上記洗浄工程で洗浄した後の研磨布であれば、長時間使用した研磨布であっても、従来の洗浄方法では除去しきれなかった研磨屑を効果的に溶解して除去することができている。そのため、研磨布の使用時間の増加に伴う研磨後のウェーハの表面のキズの発生を抑制することができ、従来と比べてより長時間研磨布を使用することができる。
【0032】
上記した研磨布の洗浄方法及びウェーハの研磨方法の一例ではシリコンウェーハを両面研磨する場合を説明したが、当然この場合に限定されることは無い。研磨するウェーハは、シリコンウェーハ以外のウェーハであっても良い。研磨方法は両面研磨に限らず片面研磨の場合であっても当然本発明を適用することができる。
【実施例】
【0033】
以下、本発明の実施例及び比較例を示して本発明をより具体的に説明するが、本発明はこれらに限定されるものではない。
【0034】
(実施例1)
図3に示すような、両面研磨システムを用いて本発明の研磨布の洗浄方法及びウェーハの研磨方法に従って、研磨布の洗浄及びウェーハの研磨を行った。本実施例で使用した研磨布はウレタン単発泡体研磨布を使用した。
まず、単結晶引上装置により引き上げられたシリコン単結晶インゴットをスライスし、シリコンウェーハのエッジ部を面取りし、ラッピングし、残留ひずみを取り除くためにエッチングした直径300mmのウェーハを用意した。
そして、各バッチで研磨した複数のシリコンウェーハを洗浄・乾燥させ、株式会社RAYTEX社製の自動表裏面検査装置RXWB−1200にてシリコンウェーハの裏面のキズの検査をした。
【0035】
ここでバッチ内でのシリコンウェーハのキズの発生率が所定の閾値を超えた時に本発明の洗浄方法に従って、上研磨布及び下研磨布を洗浄した。洗浄液としては、濃度5%の水酸化カリウム水溶液を使用した。更に、研磨布の洗浄時間は8時間とした。
【0036】
洗浄終了後、研磨布の表面を水で洗い流し、ドレッサーにてシーズニングした。その後この研磨布を用いて両面研磨装置にて、25枚の上記と同様のウェーハをラップ工程起因のひずみを除去するのに十分な研磨代で加工した。研磨剤としてはコロイダルシリカ研磨剤を用いた。

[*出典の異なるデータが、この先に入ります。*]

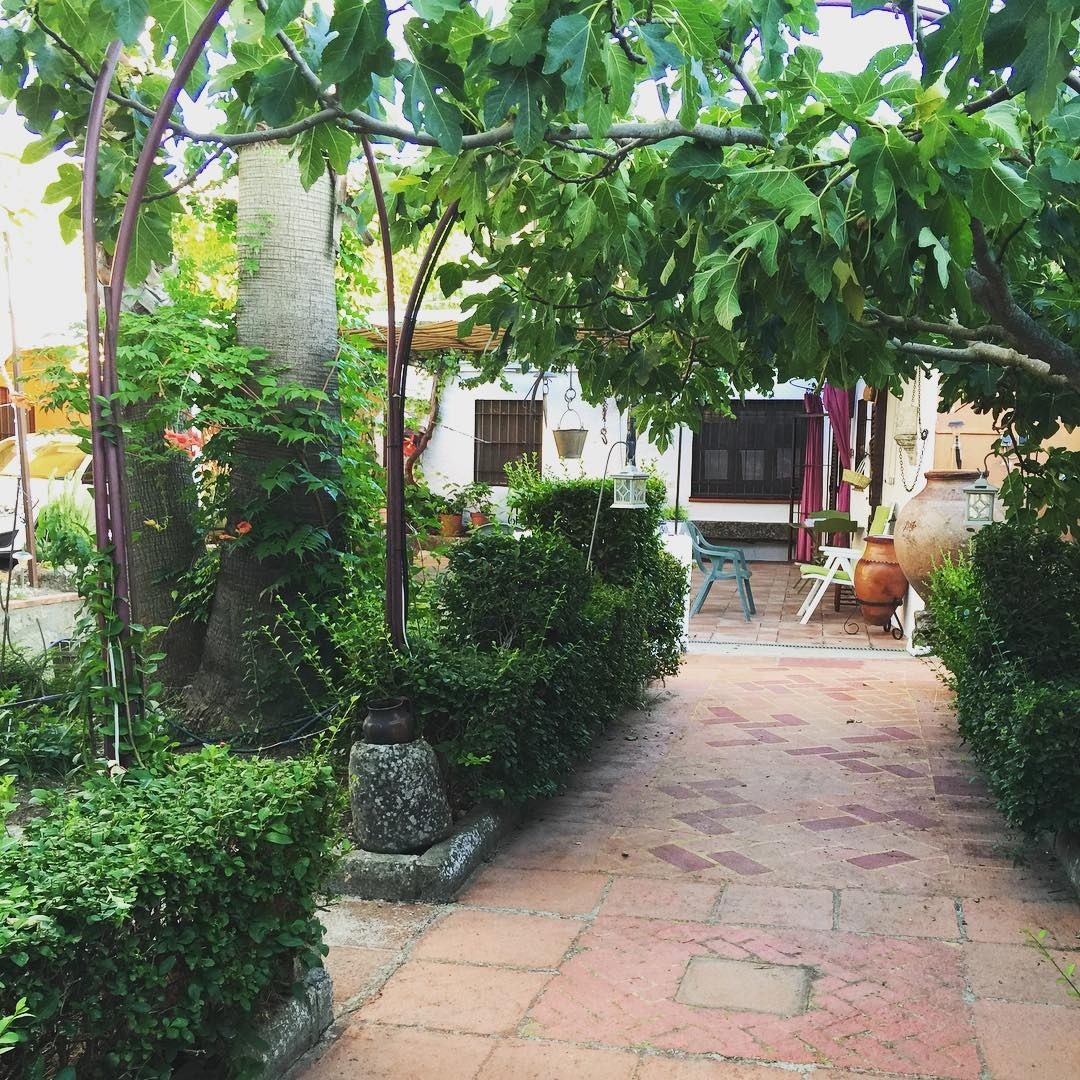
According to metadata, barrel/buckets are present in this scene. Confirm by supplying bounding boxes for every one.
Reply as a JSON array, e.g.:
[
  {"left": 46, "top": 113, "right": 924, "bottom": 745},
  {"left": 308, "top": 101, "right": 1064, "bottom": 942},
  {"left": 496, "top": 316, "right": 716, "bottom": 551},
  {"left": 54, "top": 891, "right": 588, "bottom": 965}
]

その後、研磨したウェーハを洗浄・乾燥させ、株式会社 RAYTEX社製の自動表裏面検査装置RXWB−1200にてウェーハの裏面のキズの検査をした。
図5、6にキズの発生率を示す。
【0037】
その結果、
図5、6に示すように、洗浄後の研磨布で研磨したウェーハの表面のキズ発生率は約20%となり、後述する比較例1、2に比べてキズの発生率が大幅に下がっていることがわかった。
このように、長時間使用しキズの発生率が高くなってしまった研磨布であっても本発明の洗浄方法及び研磨方法を実施すればキズの発生率を低く抑えることができ、従来よりも更に研磨布を長く使用できることが確認できた。
【0038】
(実施例2)
洗浄時間を12時間としたこと以外、実施例1と同様な条件に加え、実施例1と同様な方法で研磨布の洗浄及びウェーハの研磨を行い、キズの発生率を検査した。
その結果、
図5、6に示すようにキズの発生率を14%程度にすることができ、実施例1よりも更にキズの発生率を低く抑えることができた。これは、洗浄時間を実施例1より、長くしたためである。
【0039】
(実施例3)
洗浄時間を24時間としたこと以外、実施例1と同様な条件に加え、実施例1と同様な方法で研磨布の洗浄及びウェーハの研磨を行い、キズの発生率を検査した。
その結果、
図5、6に示すようにキズの発生率を10%にすることができ、実施例1、2よりも更にキズの発生率を低く抑えることができた。
【0040】
(比較例1)
研磨布の洗浄時間を6時間としたこと以外、実施例1と同様な条件に加え、実施例1と同様な方法で研磨布の洗浄及びウェーハの研磨を行い、キズの発生率を検査した。
その結果、
図5、6に示すようにキズの発生率は約40%となり、実施例1、2、3よりも大幅に悪化してしまった。
【0041】
(比較例2)
研磨後のシリコンウェーハの表面のキズの発生率が所定の閾値を超えても本発明の研磨布の洗浄方法を実施しなかったこと以外、実施例1と同様な条件で
ウェーハの研磨を行い、実施例1と同様な方法でキズの発生率を検査した。
その結果、
図5、6に示すようにキズの発生率は約45%となり、実施例1、2、3よりも大幅に悪化してしまった。
【0042】
なお、本発明は、上記実施形態に限定されるものではない。上記実施形態は例示であり、本発明の特許請求の範囲に記載された技術的思想と実質的に同一な構成を有し、同様な作用効果を奏するものは、いかなるものであっても本発明の技術的範囲に包含される。
【符号の説明】
【0043】
1…両面研磨装置、 2…上定盤、 3…下定盤、
4a…上研磨布、 4b…下研磨布、 5…サンギヤ、 6…インターナルギヤ、
7…キャリア、 8…上定盤穴、 9…定盤受け、 10…循環装置、
11…両面研磨システム、 12…タンク、 13…フィルタ、
14…ポンプ、 15…洗浄液。